Alguns críticos amargos disseram que “Calibre 22” (Editora Nova Fronteira) é uma obra de clássicos requentados daquele que seja, talvez, um dos maiores escritores brasileiros vivos: Rubem Fonseca. Num país em que a política repete erros e escândalos há séculos, ter um autor dessa relevância praticando um leve e saboroso exercício de metalinguagem de sua literatura é um luxo.

Aos 91 anos, Rubem Fonseca parece incansável. Ao todo, “Calibre 22” reúne 29 histórias inéditas sobre violência, falta de escrúpulos humano e indecência moral. Ingredientes mais atuais, impossível. São contos urbanos adornados por narrativa ágil, humor afiado e ironia atemporal. Um deleite para amantes de Rubem Fonseca.

“Calibre 22” serve, também, de estímulo para novatos embarcarem em histórias policiais do autor, como “Lúcia McCartney” (1969), e nos romances “O Caso Morel” (1973), “A Grande Arte” (1983), “Bufo & Spallanzani” (1986) e “Agosto” (1990) — que ganhou uma adaptação televisiva no mesmo ano.

No livro, o autor parece se embrenhar numa cruzada solitária e necessária a favor dos “fracos e oprimidos”, tecendo narrativas curtas e precisas acerca de assuntos de nossa sociedade doente. Em “Homem Não Pode Bater em Mulher”, por exemplo, o escritor emociona com a história do morador de um prédio incomodado com as manchas roxas no corpo da vizinha.

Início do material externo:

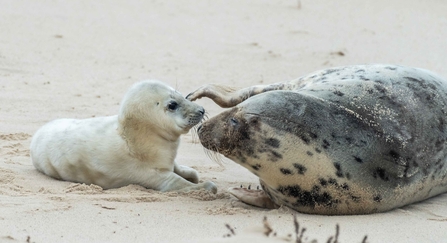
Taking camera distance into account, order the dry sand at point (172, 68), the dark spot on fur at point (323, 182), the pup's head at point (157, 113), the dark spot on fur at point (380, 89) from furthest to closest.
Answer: the pup's head at point (157, 113)
the dark spot on fur at point (380, 89)
the dark spot on fur at point (323, 182)
the dry sand at point (172, 68)

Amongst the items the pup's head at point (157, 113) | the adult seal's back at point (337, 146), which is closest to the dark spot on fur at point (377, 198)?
the adult seal's back at point (337, 146)

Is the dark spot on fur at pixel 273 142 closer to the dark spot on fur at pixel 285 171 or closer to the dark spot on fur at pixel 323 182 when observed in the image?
the dark spot on fur at pixel 285 171

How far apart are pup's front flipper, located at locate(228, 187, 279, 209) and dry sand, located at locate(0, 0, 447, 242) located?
7 cm

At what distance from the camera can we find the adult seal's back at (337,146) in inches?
165

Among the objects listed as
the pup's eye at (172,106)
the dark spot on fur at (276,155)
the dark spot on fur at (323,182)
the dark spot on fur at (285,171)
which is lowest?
the dark spot on fur at (323,182)

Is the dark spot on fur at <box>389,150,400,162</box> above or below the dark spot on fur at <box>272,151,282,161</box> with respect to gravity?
above

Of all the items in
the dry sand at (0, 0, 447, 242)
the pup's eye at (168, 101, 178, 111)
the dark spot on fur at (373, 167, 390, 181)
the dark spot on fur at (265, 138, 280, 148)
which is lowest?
the dry sand at (0, 0, 447, 242)

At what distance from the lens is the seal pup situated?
4.69 m

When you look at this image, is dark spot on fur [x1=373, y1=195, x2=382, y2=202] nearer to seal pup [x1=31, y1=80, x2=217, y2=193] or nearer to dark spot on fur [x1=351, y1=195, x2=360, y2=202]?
dark spot on fur [x1=351, y1=195, x2=360, y2=202]

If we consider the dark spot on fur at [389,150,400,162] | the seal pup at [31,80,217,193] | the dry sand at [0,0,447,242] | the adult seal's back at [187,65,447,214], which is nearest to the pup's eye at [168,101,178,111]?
the seal pup at [31,80,217,193]

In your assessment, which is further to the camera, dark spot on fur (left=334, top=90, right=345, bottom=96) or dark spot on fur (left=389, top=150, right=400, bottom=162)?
dark spot on fur (left=334, top=90, right=345, bottom=96)

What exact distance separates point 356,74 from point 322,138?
0.94 metres

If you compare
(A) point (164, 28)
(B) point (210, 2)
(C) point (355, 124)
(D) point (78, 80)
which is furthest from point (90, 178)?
(B) point (210, 2)

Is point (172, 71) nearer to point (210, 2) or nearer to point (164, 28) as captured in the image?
point (164, 28)
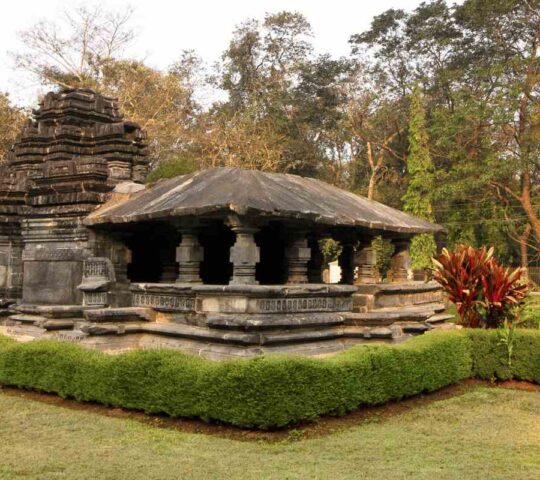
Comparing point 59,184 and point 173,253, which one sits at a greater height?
point 59,184

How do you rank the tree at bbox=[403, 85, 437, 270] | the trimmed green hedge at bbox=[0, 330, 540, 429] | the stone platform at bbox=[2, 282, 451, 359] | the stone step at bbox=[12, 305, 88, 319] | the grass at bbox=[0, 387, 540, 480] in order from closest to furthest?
1. the grass at bbox=[0, 387, 540, 480]
2. the trimmed green hedge at bbox=[0, 330, 540, 429]
3. the stone platform at bbox=[2, 282, 451, 359]
4. the stone step at bbox=[12, 305, 88, 319]
5. the tree at bbox=[403, 85, 437, 270]

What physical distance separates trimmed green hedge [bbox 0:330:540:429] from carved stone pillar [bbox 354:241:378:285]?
331cm

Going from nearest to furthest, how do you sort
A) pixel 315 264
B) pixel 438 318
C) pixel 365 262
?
pixel 438 318 → pixel 365 262 → pixel 315 264

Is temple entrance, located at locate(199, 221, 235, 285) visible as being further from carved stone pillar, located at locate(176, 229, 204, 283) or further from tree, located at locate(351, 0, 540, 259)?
tree, located at locate(351, 0, 540, 259)

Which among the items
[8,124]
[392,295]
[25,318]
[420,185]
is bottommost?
[25,318]

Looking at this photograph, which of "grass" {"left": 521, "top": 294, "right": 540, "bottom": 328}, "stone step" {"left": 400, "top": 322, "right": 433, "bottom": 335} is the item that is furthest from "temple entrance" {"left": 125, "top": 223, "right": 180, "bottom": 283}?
"grass" {"left": 521, "top": 294, "right": 540, "bottom": 328}

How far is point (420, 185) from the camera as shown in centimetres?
2795

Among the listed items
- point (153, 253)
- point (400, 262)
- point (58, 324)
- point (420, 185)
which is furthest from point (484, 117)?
point (58, 324)

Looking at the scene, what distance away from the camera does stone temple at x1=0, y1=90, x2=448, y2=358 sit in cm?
862

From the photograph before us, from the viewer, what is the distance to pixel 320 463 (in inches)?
213

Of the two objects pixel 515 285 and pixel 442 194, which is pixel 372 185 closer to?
pixel 442 194

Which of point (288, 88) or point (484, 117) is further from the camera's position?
point (288, 88)

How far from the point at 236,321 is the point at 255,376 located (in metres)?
1.75

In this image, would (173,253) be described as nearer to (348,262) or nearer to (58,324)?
(58,324)
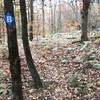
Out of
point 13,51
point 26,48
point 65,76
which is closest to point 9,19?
point 13,51

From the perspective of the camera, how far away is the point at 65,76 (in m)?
12.1

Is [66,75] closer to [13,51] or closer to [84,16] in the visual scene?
[13,51]

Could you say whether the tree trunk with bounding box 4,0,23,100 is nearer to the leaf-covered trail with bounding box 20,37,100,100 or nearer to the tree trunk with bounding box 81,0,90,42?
the leaf-covered trail with bounding box 20,37,100,100

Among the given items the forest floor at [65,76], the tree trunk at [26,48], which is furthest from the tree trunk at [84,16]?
the tree trunk at [26,48]

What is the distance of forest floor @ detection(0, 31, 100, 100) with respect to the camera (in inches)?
408

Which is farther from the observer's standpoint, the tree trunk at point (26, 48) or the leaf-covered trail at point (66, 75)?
the tree trunk at point (26, 48)

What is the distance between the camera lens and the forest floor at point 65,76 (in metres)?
10.4

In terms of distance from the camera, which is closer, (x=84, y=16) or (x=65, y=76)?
(x=65, y=76)

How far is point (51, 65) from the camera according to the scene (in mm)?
14195

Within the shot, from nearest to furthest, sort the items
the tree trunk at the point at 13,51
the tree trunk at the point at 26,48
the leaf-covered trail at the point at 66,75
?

O bullying nas escolas e a homofobia vem à tona com a premissa de um enredo de Charles Dickens moderno, quando um justiceiro suburbano defende colega gay na escola. “Dei uma navalhada na roupa dos dois parrudos. Eles ficaram imóveis, encagaçados. Esses caras que gostam de sacanear veados, hostilizar magrelos etc. são todos covardes”, reflete em “Colégio”.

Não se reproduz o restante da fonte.